Three hours later Adam sat at his terminal, typing out his report for the operations center of Acrid Herald. He did not use Dr. Powers’s name or even make any reference to her, because if his mission was discovered he did not want her implicated, but he reported her claim that North Korea would receive a $500 million payment on the day the refinery went live.
From what Adam knew about where that money was going and what it was being used for, he hoped like hell that day never came.
64
Óscar Roblas de Mota had been asleep in his suite at the Pan Pacific hotel in Singapore when the attack on Jack Ryan occurred in his hometown ten thousand miles away. He slept in the next morning, and it wasn’t until one of his personal assistants roused him at nine that he heard the news.
From nine a.m. till ten a.m. he sat in his white bathrobe on the sofa and watched television, both U.S. and Mexican satellite stations. By now there was video of the ambush from cell phones, helicopter news crews, and security cameras. A virtual glut of moving pictures of the entire attack from multiple angles.
He called a half-dozen friends in government in the district; he was as dialed-in as anyone could be there, after all. Everyone was saying the attack was the work of Santiago Maldonado, but Roblas didn’t buy that for a minute. The Maldonados had claimed responsibility, but they weren’t an active group inside Mexico City. Sure, they could have driven into town for the attack, but Roblas didn’t see them as competent enough to pull off anything of this magnitude. He knew they had recently failed in an attempt to kill the mayor of a small city in Guerrero, and here they were, supposedly taking out dozens of trained security and wounding the President of the United States?
Not a chance.
In the back of his mind Roblas thought of General Ri. The North Korean intelligence chief would have people who could have done this, and he would also have contacts within the Maldonado clan. There was no question as to motive. Ri’s schemes had been thwarted on the mining front and on the ICBM front, in both cases by the man who narrowly escaped death the day before in Mexico City.

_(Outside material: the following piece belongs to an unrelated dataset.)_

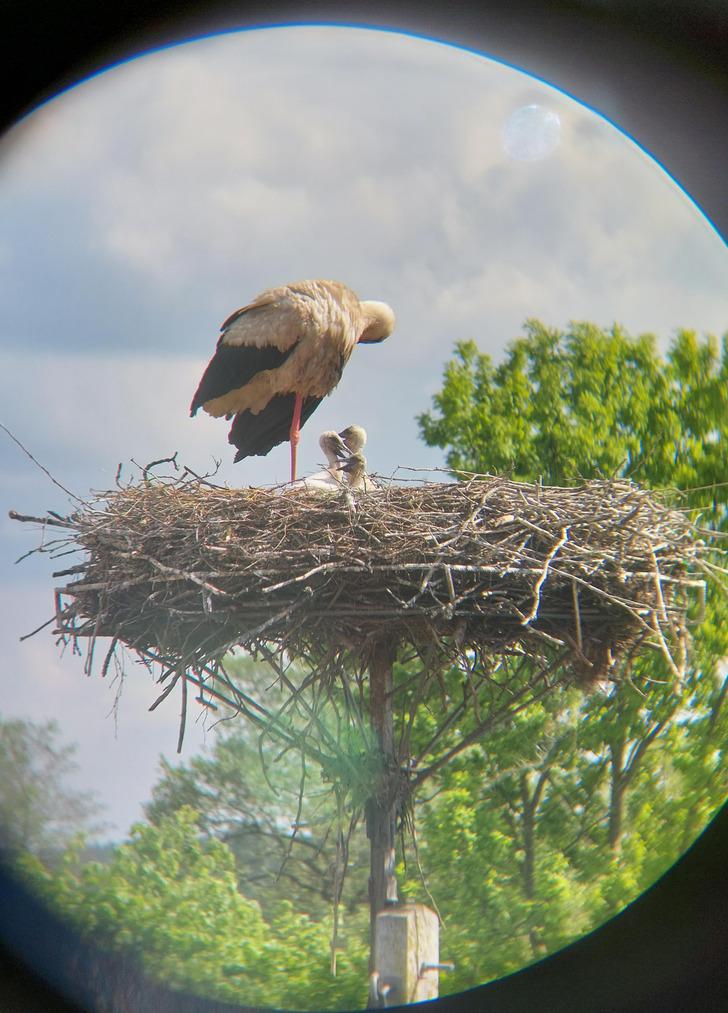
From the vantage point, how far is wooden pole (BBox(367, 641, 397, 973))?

At eleven a.m. Roblas tore himself away from the screen and showered, then he dressed for a lunch meeting with bankers, but as he did so he became more and more suspicious that the North Koreans were responsible for what had happened.

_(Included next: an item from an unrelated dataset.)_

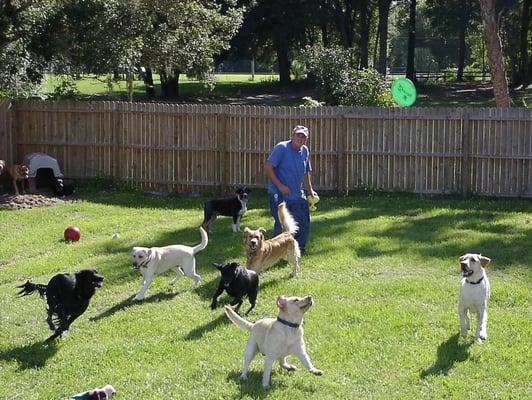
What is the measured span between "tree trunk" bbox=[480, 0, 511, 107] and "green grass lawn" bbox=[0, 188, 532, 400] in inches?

He was not angry that they had tried, he was angry that they had failed, and he was very angry that they had done it in “his” city.
He was just about to head with his entourage down to his limousine when a secure call came for him on the satellite phone. Just receiving word of the call itself convinced him he was right about what had happened.
“Bueno?”
It was one of Ri’s translators, speaking English. “Good afternoon. Comrade General Ri for you, sir.”
Roblas offered no greeting. Instead, he said, “What has happened in my city?”
Ri replied, “At this point, I only know what is in the international press.”
“I don’t believe you. Maldonado did not do this. It was either you or the Russians.”
“Then it was the Russians.” The translator waited a long time for a reply from Mexico.
Finally, Roblas said, “If you did have anything to do with this, I hope, for your sake and mine, that you cleaned up your mess.”
There was a long pause. “There is some mess left to clean up.”
“What the hell does that mean?”
Ri said, “A man has reached out to us. He appears to be responsible for what happened yesterday.”
“I am listening.”
Ri explained the extortion demand of the Iranian who was now, apparently, somewhere in Mexico.
When Ri was finished, Óscar Roblas said, “This is not my concern. Why should I involve myself in this? I am not responsible for what you have done!”
Ri answered back calmly, and the translator spoke almost robotically. “You may not be responsible, but this does concern you.”
“What does that mean?”
“You have invested a great deal of time and effort into Chongju. You are very close to reaping a return on your considerable investment.”
“Is that a threat?”
“Not at all. But let me put it to you like this. Do you think there will be a valuable mining operation at Chongju if America comes to the erroneous conclusion North Korea tried to kill its president yesterday?”